- Battle of Tripolje: Part of the Serbian–Ottoman wars
| Date | November 16, 1454 |
| Location | Tripolje Mount or Tripolje River Serbian Despotate |
| Result | Ottoman victory |

Belligerents
- Ottoman Empire: Serbian Despotate

Commanders and leaders
- Mehmed II: Nikola Skobaljić

Strength
- Unknown but larger: Less than Turks

Casualties and losses
- Unknown: Heavy

= Battle of Tripolje (1454) =

The Battle of Tripolje was a clash between the armies commanded by Nikola Skobaljić and Mehmed II, which took place in 1454. As a result of the battle, the Turks emerged victorious, and the resistance in southern Serbia collapsed.

== Before ==
Mehmed II launched a campaign against Serbia due to the disagreements he had with Đurađ Branković. In order to increase the country’s defensive capacity, the Hungarian Diet ordered a general military levy in January 1454. In other words, all nobles were called to arms and peasant militias were mobilized.

Mehmed II began the campaign with an army of 20,000 men. After the Turkish army defeated a Serbian army of 9,000 men at Ostrvica, it captured the fortresses of Ostrvica and Omol. Mehmed then moved towards Smederevo.

However, after some time, when he received news that a Hungarian army under the command of John Hunyadi was approaching, Mehmed II left military forces at Smederevo and Krusevac, while he himself withdrew to Sofia and took up battle formation there. John Hunyadi defeated Firuz Bey at Krusevac and continued his campaign towards Sofia via Pirot. However, when he saw that Mehmed II had already taken up battle formation there, he did not dare to fight his enemy at a place chosen by his opponent and withdrew to Belgrade through Vidin, which he had burned and devastated.

== Battle ==
Mehmed II once again gathered and reorganized his forces, and this time shifted his objective towards southern Serbia. The Sultan’s aim was to seize the roads leading to Novo Brdo. The Sultan departed from Sofia and arrived in the vicinity of Kumanovo, where he waited for four weeks.
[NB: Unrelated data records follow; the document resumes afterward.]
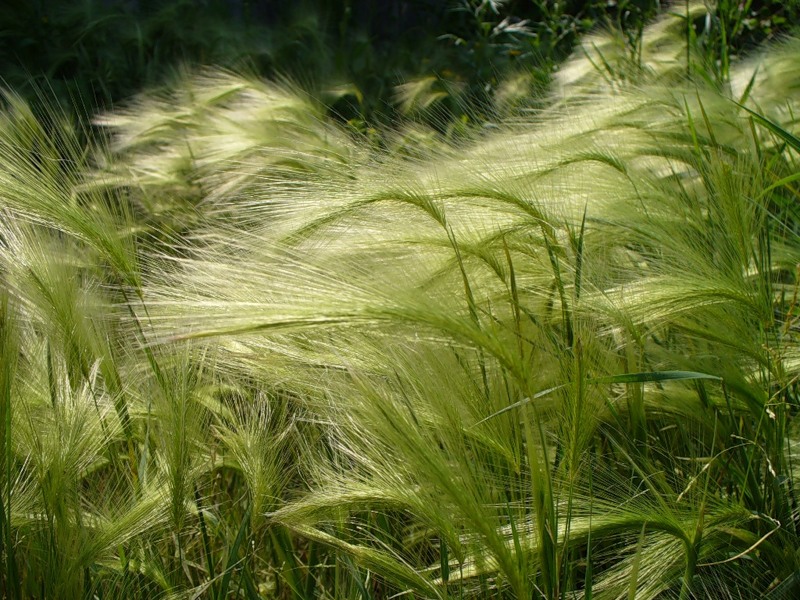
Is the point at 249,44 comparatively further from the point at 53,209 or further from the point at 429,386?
the point at 429,386

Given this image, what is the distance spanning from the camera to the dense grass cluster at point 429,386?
45.8 inches

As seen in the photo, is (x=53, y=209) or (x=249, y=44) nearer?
(x=53, y=209)

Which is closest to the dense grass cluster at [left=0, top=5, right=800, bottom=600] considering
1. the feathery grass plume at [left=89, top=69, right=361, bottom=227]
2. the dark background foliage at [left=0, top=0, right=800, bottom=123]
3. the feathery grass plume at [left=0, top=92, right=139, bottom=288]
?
the feathery grass plume at [left=0, top=92, right=139, bottom=288]

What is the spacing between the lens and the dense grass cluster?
116 cm

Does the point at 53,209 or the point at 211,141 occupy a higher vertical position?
the point at 53,209

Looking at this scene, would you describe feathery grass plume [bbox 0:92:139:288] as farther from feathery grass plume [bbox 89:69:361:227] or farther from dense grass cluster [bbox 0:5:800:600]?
feathery grass plume [bbox 89:69:361:227]

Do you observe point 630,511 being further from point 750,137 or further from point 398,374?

The Serbian commanders at Stinica and Dubocica, or Kislina, had requested armed assistance and manpower from Đurađ Branković against the approaching Turkish threat. However, Đurađ refused to send them any assistance. On Tuesday, September 24, 1454, Nikola Skobaljić defeated an advance detachment of Mehmed II at Banja.

The fact that Hunyadi had defeated Firuz Bey at Krusevac and advanced through Pirot, and that shortly afterwards a Turkish army had also been defeated at Banja, greatly enraged Mehmed II.

Mehmed II personally took command and began to advance. With his entire army, he attacked the Serbian army at Kislina, led by Nikola Skobaljić, along the road from Kumanovo through Vranje and Poljanica towards the Veternica Pass. In this way, Mehmed II positioned himself between Hunyadi’s army and Skobaljić’s forces, cutting off their communications with Novo Brdo and preventing any assistance from reaching them from Hunyadi. On November 16, 1454, at the Trapanje River or Mountain, Mehmed II inflicted a terrible defeat upon them.

The Serbs fought heroically against the Sultan’s army. It is said that the Turks remarked, “We have never seen so few men win such a battle before.” Some of the Serbs were killed, while others fled. Nikola Skobaljić, however, was captured, impaled, and executed.